= Page excerpt =
** Start **

A.Jeyaram, Y.V.N. Krishna Murthy, D.S. Pandit, S.Adiga*
Regional Remote Sensing Service Centre, ISRO
Department of Space, Amravati road, Nagpur – 440 010
* RRSSC-NNRMS, ISRO Headquarters, Bangalore

Abstract
The Martinec – Rango snowmelt runoff model has been successfully used in the United States, Japan, Poland and French Alps. In addition to snow cover data, the model requires hydro-meteorological parameters in the higher altitudes of watershed. But these parameters are not available in the higher altitudes of Himalayan catchments. Precipitation and temperature data are generally measured in the lower altitudes of the Himalayan catchments. In view of the above fact, the model has been modified wherever necessary, to suite the Himalayan watershed conditions. Beas catchment above Manali, Himachal pradesh has been taken for the present investigation. A package, SRM-GIS has been developed using C – language and AML programming in GIS environments for daily snowmelt simulation and seasonal snowmelt volume estimation. SRM-GIS is semi-automated package and performs snow cover estimation using satellite data, calculation of coefficients, degree – day factor, recession coefficients, snow/rain separation, orographic increase in precipitation, model calibration, regression models, goodness of fit and plotting of hydrographs, mass curves etc. The model has been successfully applied in Beas watershed above Manali for six years period. The capability of the model has been demonstrated through the package SRM-GIS to provide reasonable simulation of snowmelt hydrograph and runoff volume estimation.

** End **

= The task =
Name every place the snowmelt runoff abstract says the Martinec – Rango model has been used successfully before this study.

= Material shown =

** Start **

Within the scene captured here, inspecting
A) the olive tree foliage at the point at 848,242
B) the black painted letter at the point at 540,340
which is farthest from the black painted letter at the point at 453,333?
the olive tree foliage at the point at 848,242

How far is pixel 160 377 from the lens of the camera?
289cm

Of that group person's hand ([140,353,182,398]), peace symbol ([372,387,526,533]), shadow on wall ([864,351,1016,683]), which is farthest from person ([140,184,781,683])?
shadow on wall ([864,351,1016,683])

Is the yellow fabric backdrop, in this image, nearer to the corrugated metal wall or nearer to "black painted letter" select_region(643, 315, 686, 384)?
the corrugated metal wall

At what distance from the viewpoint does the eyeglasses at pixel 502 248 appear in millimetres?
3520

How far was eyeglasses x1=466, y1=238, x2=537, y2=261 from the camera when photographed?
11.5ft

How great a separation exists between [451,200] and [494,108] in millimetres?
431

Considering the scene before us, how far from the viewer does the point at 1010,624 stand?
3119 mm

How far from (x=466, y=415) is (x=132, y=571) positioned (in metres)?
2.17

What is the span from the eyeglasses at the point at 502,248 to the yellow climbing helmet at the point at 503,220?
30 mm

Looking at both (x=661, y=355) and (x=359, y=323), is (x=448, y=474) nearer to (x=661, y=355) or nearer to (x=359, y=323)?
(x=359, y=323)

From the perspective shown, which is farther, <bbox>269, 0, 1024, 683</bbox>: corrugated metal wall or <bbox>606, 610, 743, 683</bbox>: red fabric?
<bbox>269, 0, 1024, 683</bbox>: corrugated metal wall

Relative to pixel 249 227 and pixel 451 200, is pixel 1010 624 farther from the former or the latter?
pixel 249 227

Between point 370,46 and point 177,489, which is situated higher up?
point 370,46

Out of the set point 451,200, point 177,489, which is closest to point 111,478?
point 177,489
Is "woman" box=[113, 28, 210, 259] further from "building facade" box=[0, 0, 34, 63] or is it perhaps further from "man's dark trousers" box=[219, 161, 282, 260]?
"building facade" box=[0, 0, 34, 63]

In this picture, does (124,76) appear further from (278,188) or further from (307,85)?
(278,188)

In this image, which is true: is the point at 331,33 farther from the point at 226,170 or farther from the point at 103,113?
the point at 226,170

** End **

= Result of this task =
United States, Japan, Poland, French Alps